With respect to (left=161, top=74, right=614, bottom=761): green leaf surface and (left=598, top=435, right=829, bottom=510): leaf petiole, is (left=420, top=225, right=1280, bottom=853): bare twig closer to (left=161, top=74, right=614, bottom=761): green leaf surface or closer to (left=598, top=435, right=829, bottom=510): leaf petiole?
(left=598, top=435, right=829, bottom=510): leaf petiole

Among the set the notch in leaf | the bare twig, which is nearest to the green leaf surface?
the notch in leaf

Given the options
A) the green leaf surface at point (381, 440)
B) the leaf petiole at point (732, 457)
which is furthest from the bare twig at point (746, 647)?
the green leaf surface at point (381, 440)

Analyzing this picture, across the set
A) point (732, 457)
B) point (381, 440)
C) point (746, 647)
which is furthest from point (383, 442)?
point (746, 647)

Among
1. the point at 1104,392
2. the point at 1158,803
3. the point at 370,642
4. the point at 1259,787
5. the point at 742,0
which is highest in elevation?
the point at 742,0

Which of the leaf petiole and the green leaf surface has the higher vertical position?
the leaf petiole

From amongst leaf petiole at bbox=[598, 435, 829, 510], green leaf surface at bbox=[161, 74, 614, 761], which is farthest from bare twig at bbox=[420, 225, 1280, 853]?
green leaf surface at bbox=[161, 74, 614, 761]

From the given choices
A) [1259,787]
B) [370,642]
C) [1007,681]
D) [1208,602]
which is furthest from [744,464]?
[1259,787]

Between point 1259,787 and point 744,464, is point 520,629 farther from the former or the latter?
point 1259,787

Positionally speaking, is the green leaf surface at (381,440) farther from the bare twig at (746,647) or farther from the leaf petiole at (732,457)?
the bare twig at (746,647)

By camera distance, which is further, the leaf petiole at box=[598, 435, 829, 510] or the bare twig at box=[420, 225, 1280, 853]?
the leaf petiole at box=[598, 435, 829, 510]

▸ **Set exercise**:
What needs duplicating is the run of lines from the one containing "Among the set" through the last line of the entries above, exact and complete.

▸ **Solution to this exercise**:
Among the set the notch in leaf | the bare twig, which is nearest to the green leaf surface?
the notch in leaf

Given the options
A) the green leaf surface at point (381, 440)
B) the leaf petiole at point (732, 457)
which is furthest from the bare twig at point (746, 647)?
the green leaf surface at point (381, 440)

Analyzing this picture, across the set
A) point (732, 457)
B) point (381, 440)
C) point (746, 647)
which is furthest from point (383, 442)?
point (746, 647)

Among
1. the point at 1104,392
2. the point at 1158,803
3. the point at 370,642
4. the point at 1259,787
5. the point at 742,0
which is highest in elevation?
the point at 742,0

Which of the leaf petiole and the green leaf surface has the higher vertical position?
the leaf petiole

From amongst leaf petiole at bbox=[598, 435, 829, 510], green leaf surface at bbox=[161, 74, 614, 761], which is farthest from bare twig at bbox=[420, 225, 1280, 853]?
green leaf surface at bbox=[161, 74, 614, 761]

From the given choices
A) [1259,787]
B) [370,642]
C) [1007,681]
D) [1208,602]
which is furthest from [744,464]?
[1259,787]

Between point 1259,787 and point 744,464, is point 520,629 farther from the former or the latter?
point 1259,787

Positionally speaking, is the green leaf surface at (381,440) farther from the bare twig at (746,647) or farther from the leaf petiole at (732,457)?
the bare twig at (746,647)

By camera distance, which is further, the leaf petiole at box=[598, 435, 829, 510] or the bare twig at box=[420, 225, 1280, 853]?
the leaf petiole at box=[598, 435, 829, 510]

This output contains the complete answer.